ウェスタンガール さんの感想・評価
4.5
物語 : 4.5
作画 : 4.5
声優 : 4.5
音楽 : 4.5
キャラ : 4.5
状態:観終わった
羊たちの主張
このアニメを観ながら、ふと思い出した絵がある。
子供の頃持っていたカラー刷りの百科事典、その中で見つけた不思議な絵だ。
それは一昨年全ての修復を終え、一般公開にこぎ着けた中世フランドル絵画の最高傑作である『ゲントの祭壇画』の一枚、別名「神秘の子羊の礼拝」とも呼ばれ、イエス・キリストを表す子羊が祭壇で生贄(いけにえ)にささげられる様子が描かれたものだ。
その作品に再び再会をを果たしたのはテレビ越しではあったが、それはそれは驚いたのである。

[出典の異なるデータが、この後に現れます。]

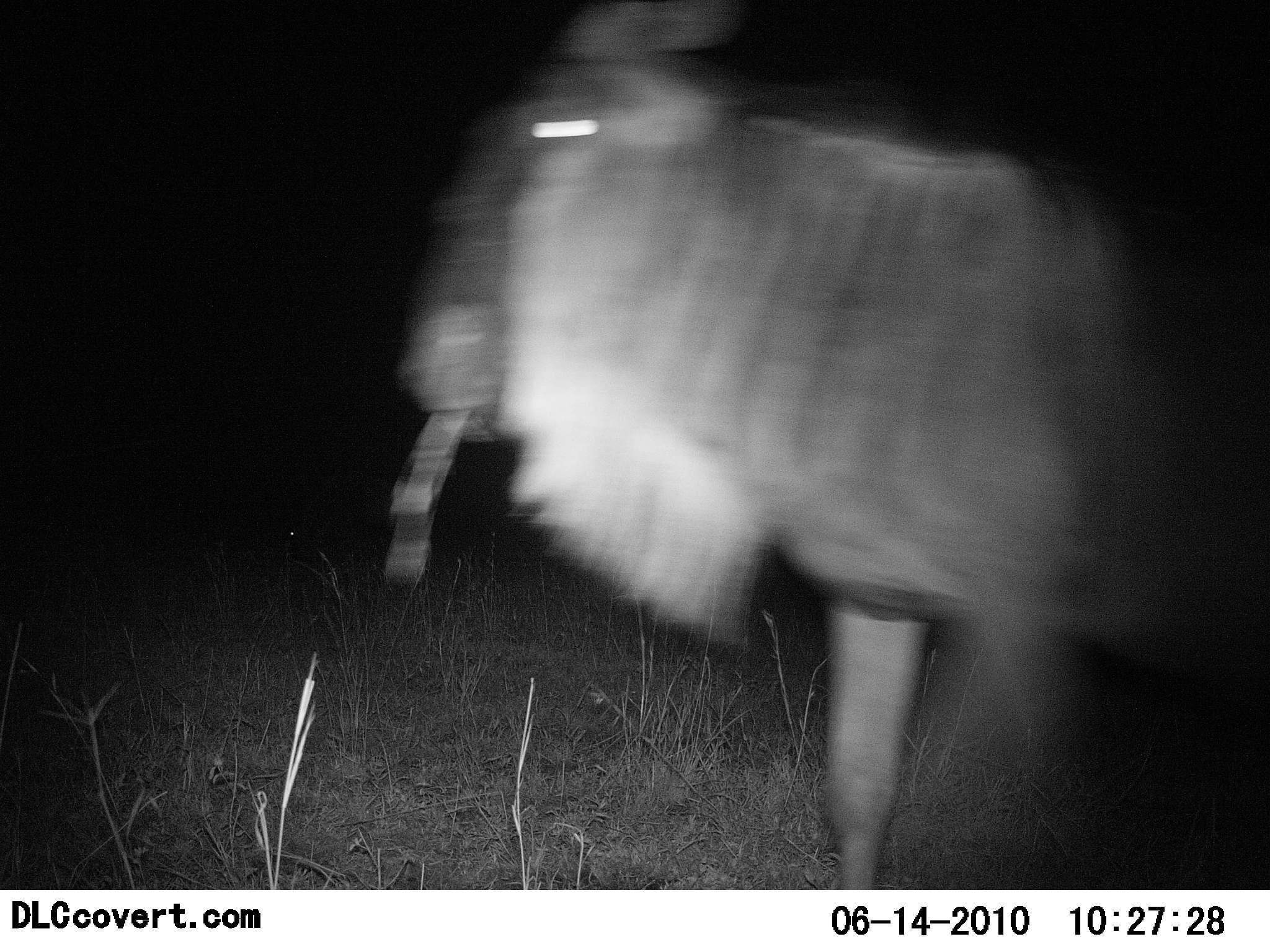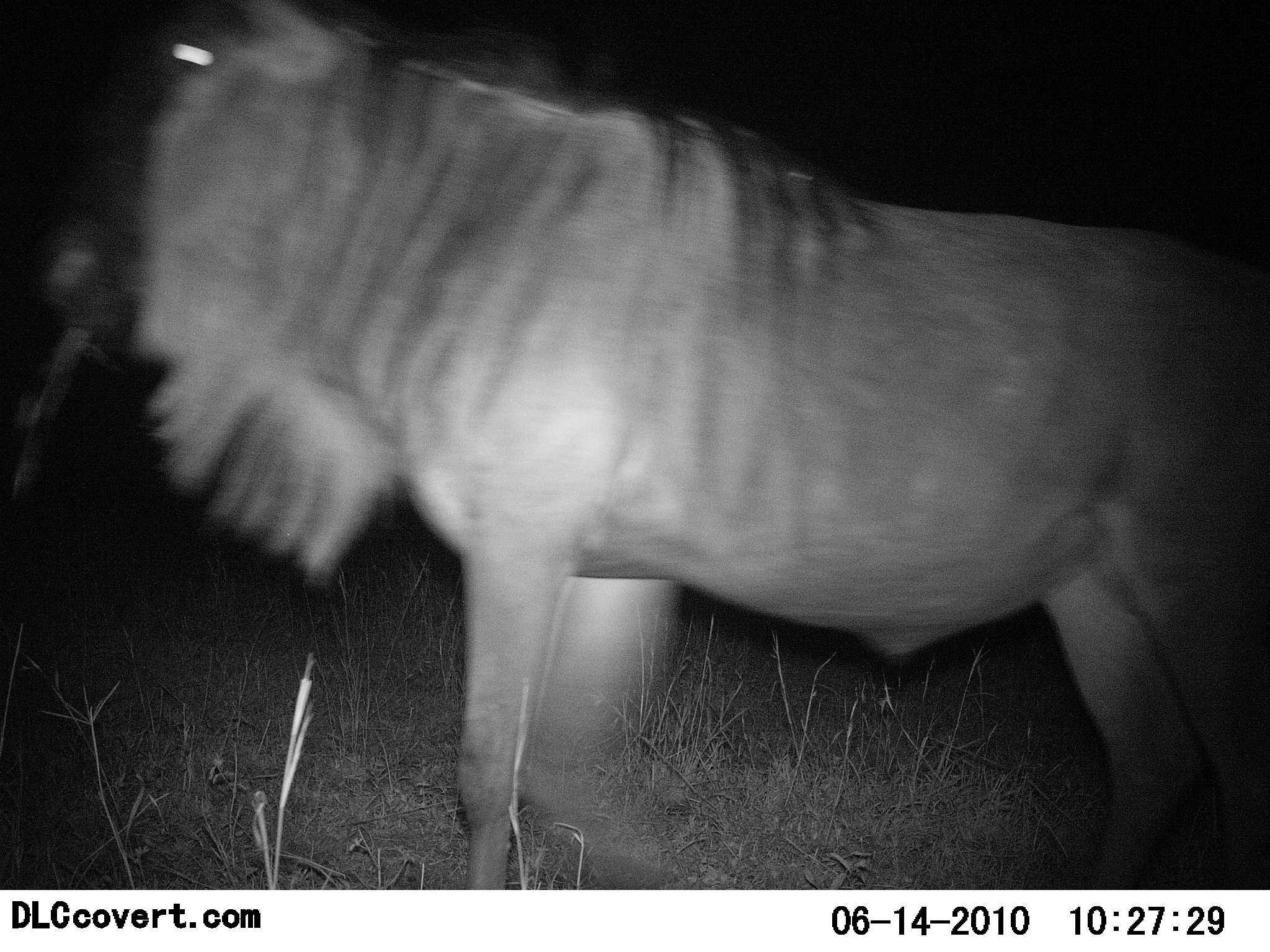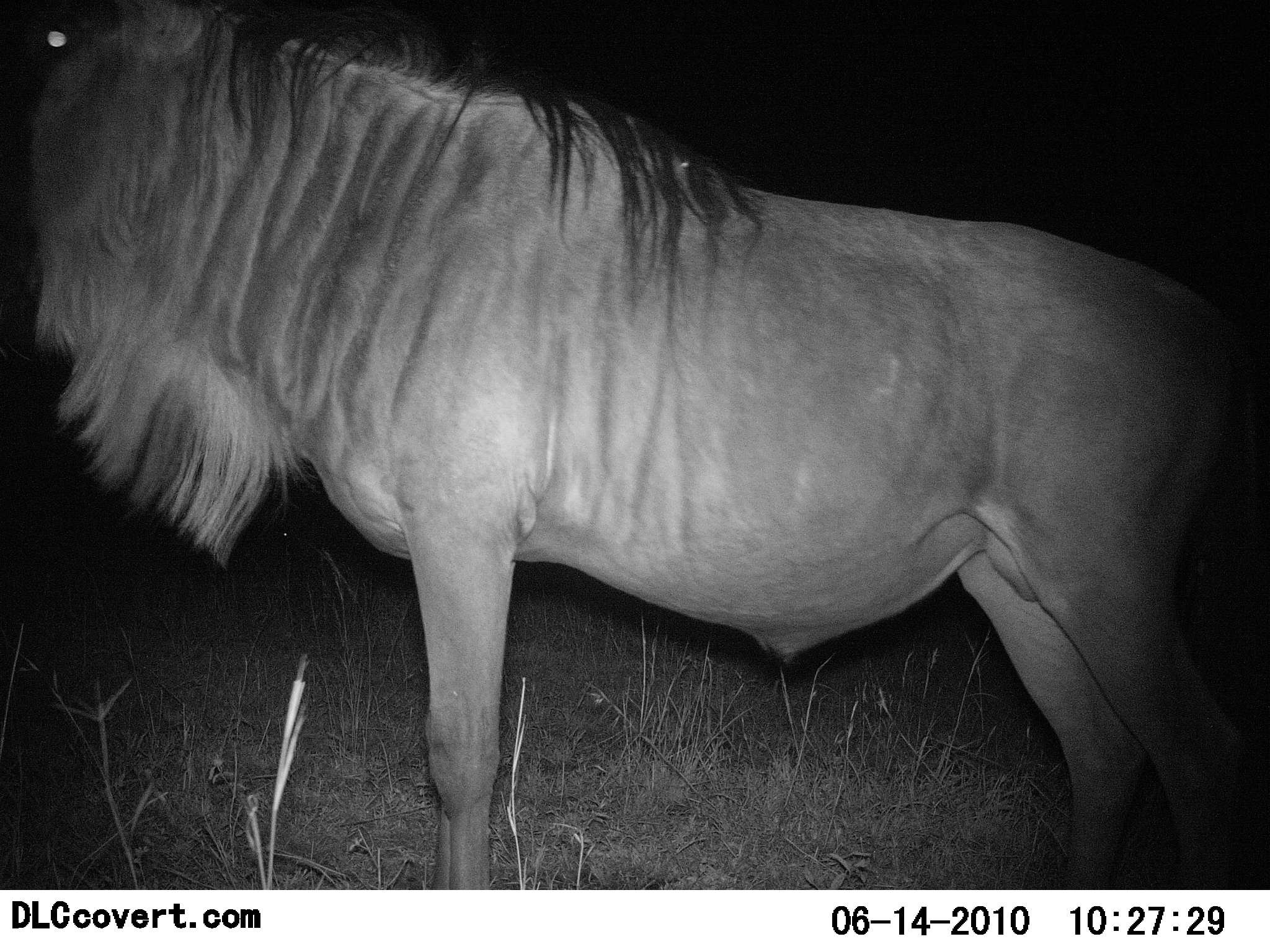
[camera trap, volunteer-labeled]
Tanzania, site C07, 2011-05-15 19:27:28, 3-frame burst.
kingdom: Animalia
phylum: Chordata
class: Mammalia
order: Artiodactyla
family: Bovidae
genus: Connochaetes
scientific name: Connochaetes taurinus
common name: blue wildebeest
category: wildebeest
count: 1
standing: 55%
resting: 0%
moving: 45%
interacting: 0%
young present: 0%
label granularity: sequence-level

ただの羊であったその顔は、製作当時の姿に修復され、我々を見据えている。宗教心など全くなく、ましてや拝金似非教団とのつながりなど無い私ではあるが、見透かされているような畏怖を覚えたのである。
印象的な“あのシーン”に被ったのである。
そして勿論、『羊たちの沈黙』につながってゆく訳だ。
原題は“The Silence of the Lambs”だそうだ。
ラムは、門歯(永久歯)が一本も生えていない子羊のことであり、純粋さの象徴であり、屠殺される運命を前に沈黙する姿でもある。
人間はどうだろう?
一般的には、永久歯が生え揃うと言われる(ネタバレ)歳。
思春期を超え、青年期に指しかかろうとする時期。
ラムがマトンとなり、やっと“らしさ”を押し出そうともがいて行くとき。
面白い作品であった。
この辺りにしておこう。
もう強烈なネタバレを遣らかしそうなので…。